Ultrasensitive detection of prostate-specific antigen by a time- resolved immunofluorometric assay and the Immulite immunochemiluminescent third-generation assay: potential applications in prostate and breast cancers

• Published in: Clinical chemistry (Baltimore, Md.) Vol. 42; no. 5; pp. 675 - 684
• Main Authors: Ferguson, RA, Yu, H, Kalyvas, M, Zammit, S, Diamandis, EP
• Format: Journal Article Conference Proceeding
• Language: English
• Published: Washington, DC Am Assoc Clin Chem 01.05.1996; American Association for Clinical Chemistry
• Subjects: Biological and medical sciences; Breast Neoplasms - immunology; Cytosol - immunology; Drug Stability; Female; Fluoroimmunoassay - methods; Gynecology. Andrology. Obstetrics; Host-tumor relations. Immunology. Biological markers; Humans; Immunoassay - methods; Luminescent Measurements; Male; Mammary gland diseases; Medical sciences; Nephrology. Urinary tract diseases; Prostate-Specific Antigen - analysis; Prostate-Specific Antigen - blood; Prostatectomy; Prostatic Neoplasms - blood; Prostatic Neoplasms - surgery; Sensitivity and Specificity; Tumors; Tumors of the urinary system; Urinary tract.

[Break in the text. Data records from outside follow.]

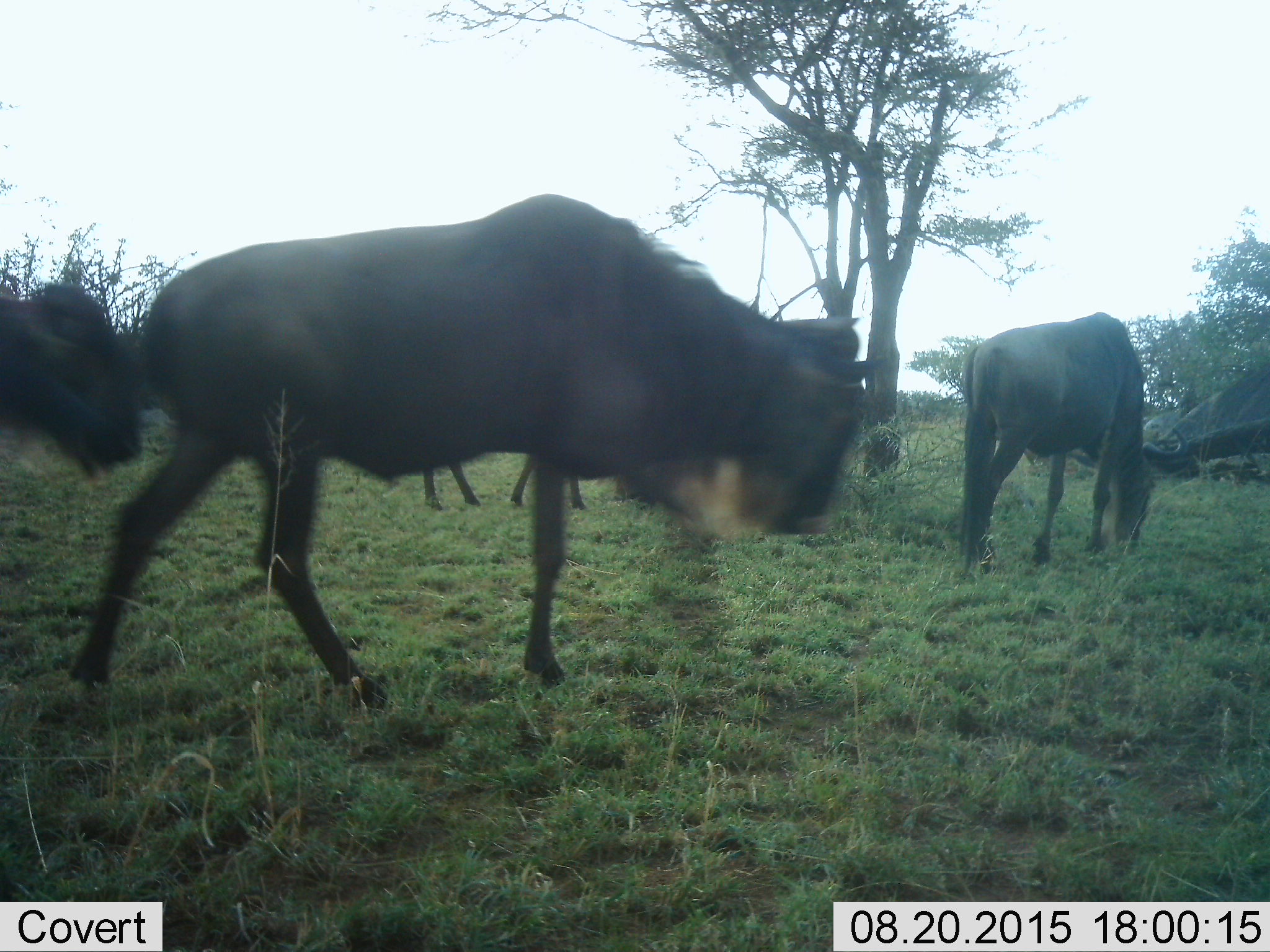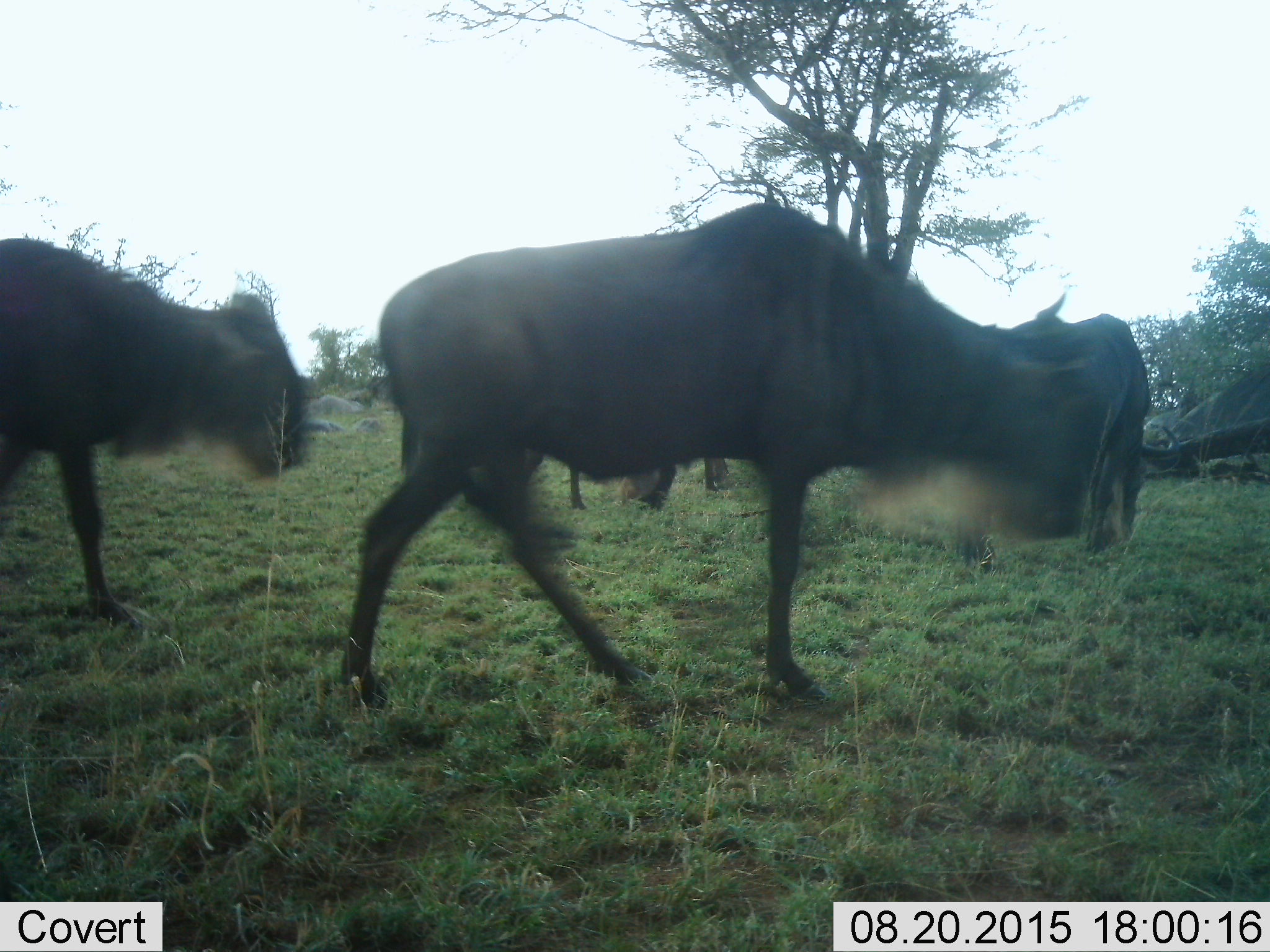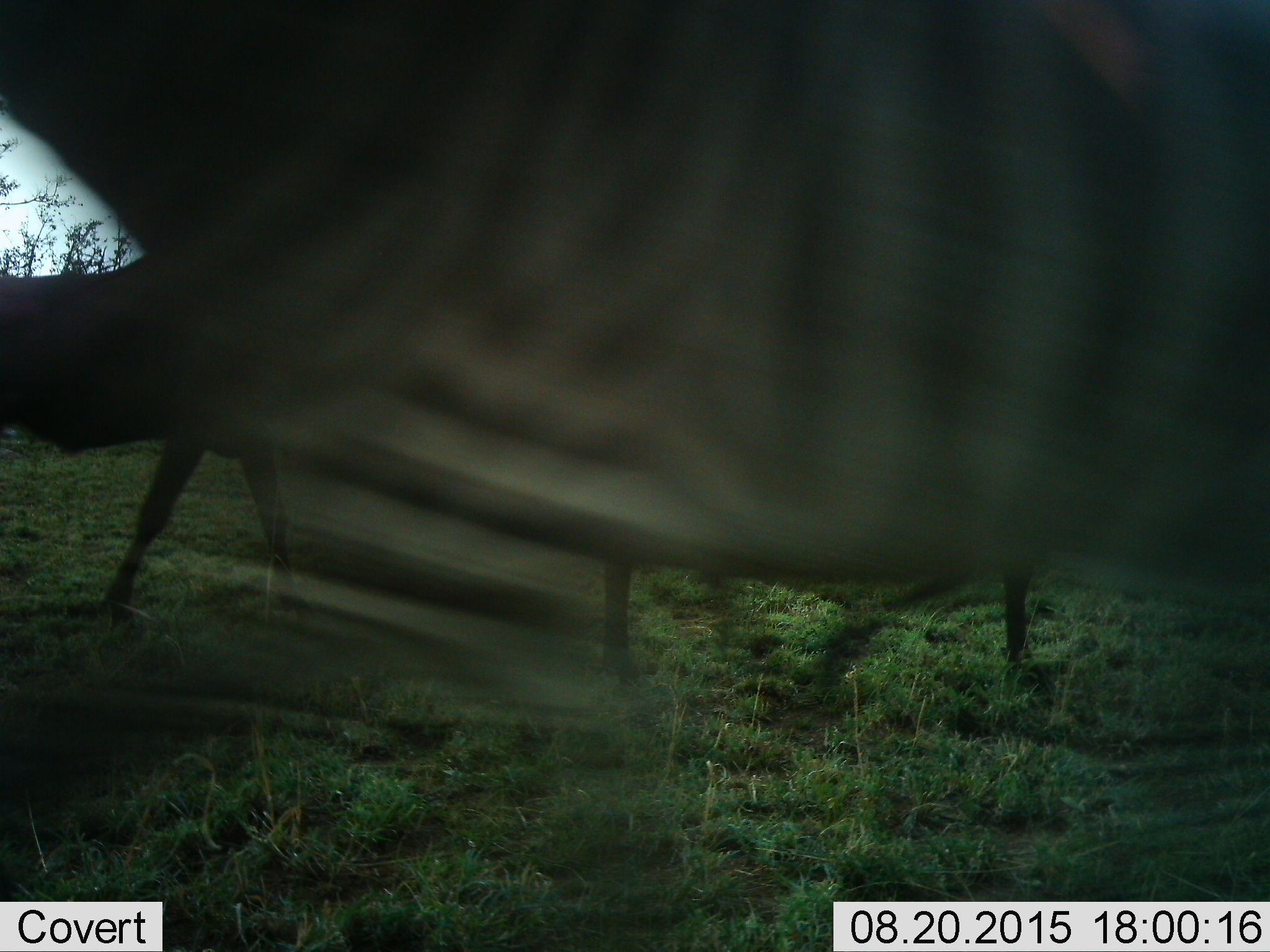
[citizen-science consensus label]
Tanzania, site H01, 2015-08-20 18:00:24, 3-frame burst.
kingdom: Animalia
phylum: Chordata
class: Mammalia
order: Artiodactyla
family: Bovidae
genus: Connochaetes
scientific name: Connochaetes taurinus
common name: blue wildebeest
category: wildebeest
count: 4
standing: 11%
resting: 0%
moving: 89%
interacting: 0%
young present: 0%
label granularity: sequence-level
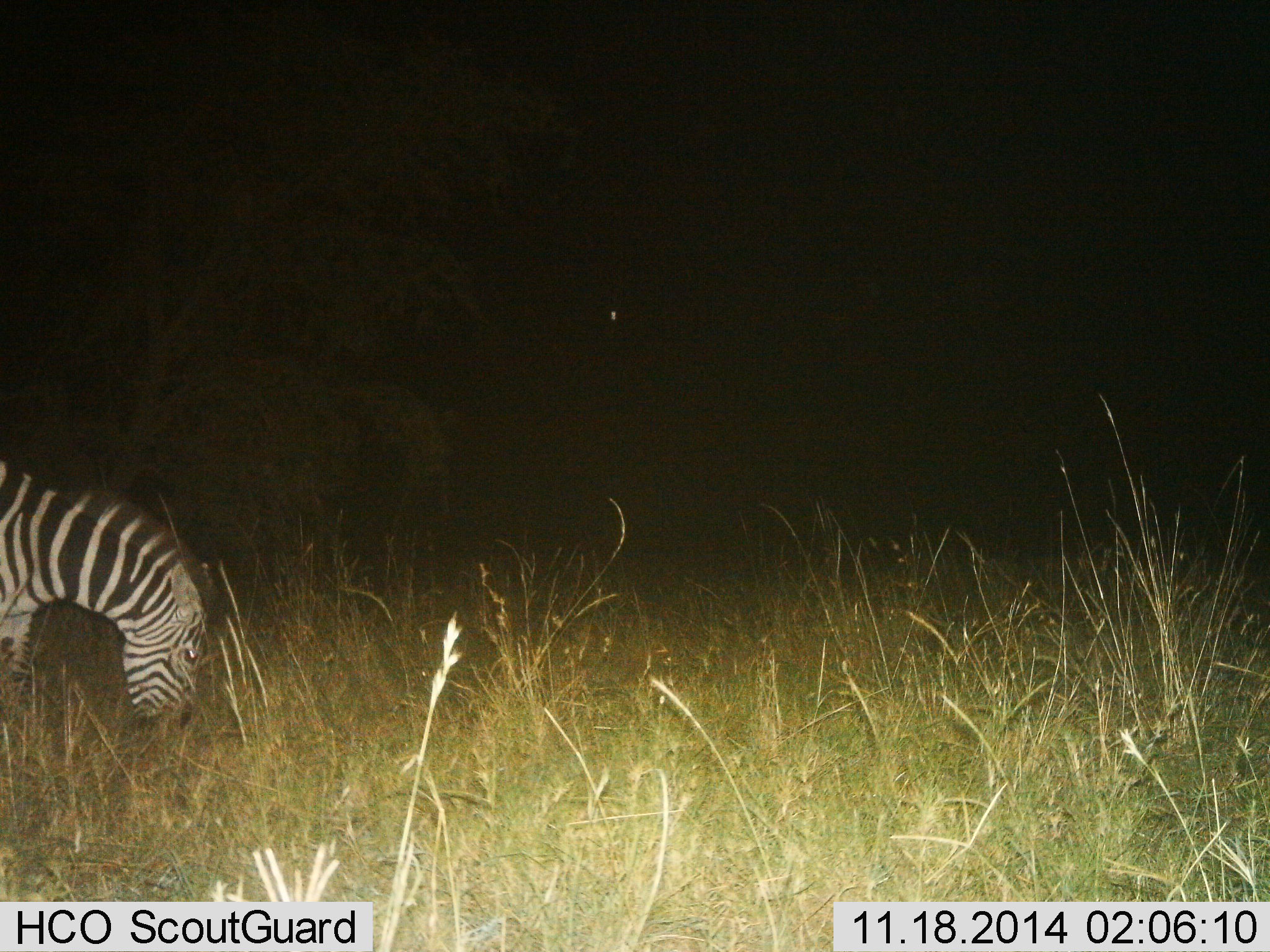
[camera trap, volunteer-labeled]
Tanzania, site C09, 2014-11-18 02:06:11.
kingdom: Animalia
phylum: Chordata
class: Mammalia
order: Perissodactyla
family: Equidae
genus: Equus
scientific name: Equus quagga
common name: plains zebra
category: zebra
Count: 1.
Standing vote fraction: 10%.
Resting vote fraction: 0%.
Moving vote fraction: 0%.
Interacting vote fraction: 0%.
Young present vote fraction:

Prostate gland; Performance evaluation; Human; Prostate disease; Exploration; Chemiluminescence; Tumoral marker; Immunological method; Prostate specific antigen; Mammary gland diseases; Detection limit; Clinical biology; Tumor; Mammary gland; Immunofluorescence; Male genital diseases; Prostate; Quantitative analysis
• ISSN: 0009-9147; 1530-8561
• DOI: 10.1093/clinchem/42.5.675

We report an ultrasensitive time-resolved immunofluorometric assay (TRIFA) for prostate-specific antigen (PSA). The assay is an improvement of our previous report (Clin Chem 1993;39:2108-14) and includes the utilization of two monoclonal antibodies and a one-step incubation period, which greatly reduces analysis time. The new method demonstrates a superior lower analytical limit of detection (< or = 1 ng/L), a wide dynamic range, absence of a hook effect at 10(6) ng/L PSA, and equimolarity for free PSA and PSA-antichymotrypsin complex. Also, we have compared several aspects of our TRIFA with a commercially available third-generation assay (Immulite). An evaluation of breast tumor cytosol extracts from 315 patients shows PSA immunoreactivity > 15 ng/g of total protein in 28% and 23% by TRIFA and Immulite analysis, respectively. Both methods demonstrate a significant association between breast tumor PSA immunoreactivity and progesterone and estrogen receptor positivity (P <0.001). Analysis of serum samples obtained for monitoring of postradical prostatectomy patients reveals significant PSA changes at concentrations undetectable by conventional methods. The significance of these results as well as the potential applications of ultrasensitive PSA assays in breast and prostate cancers are discussed.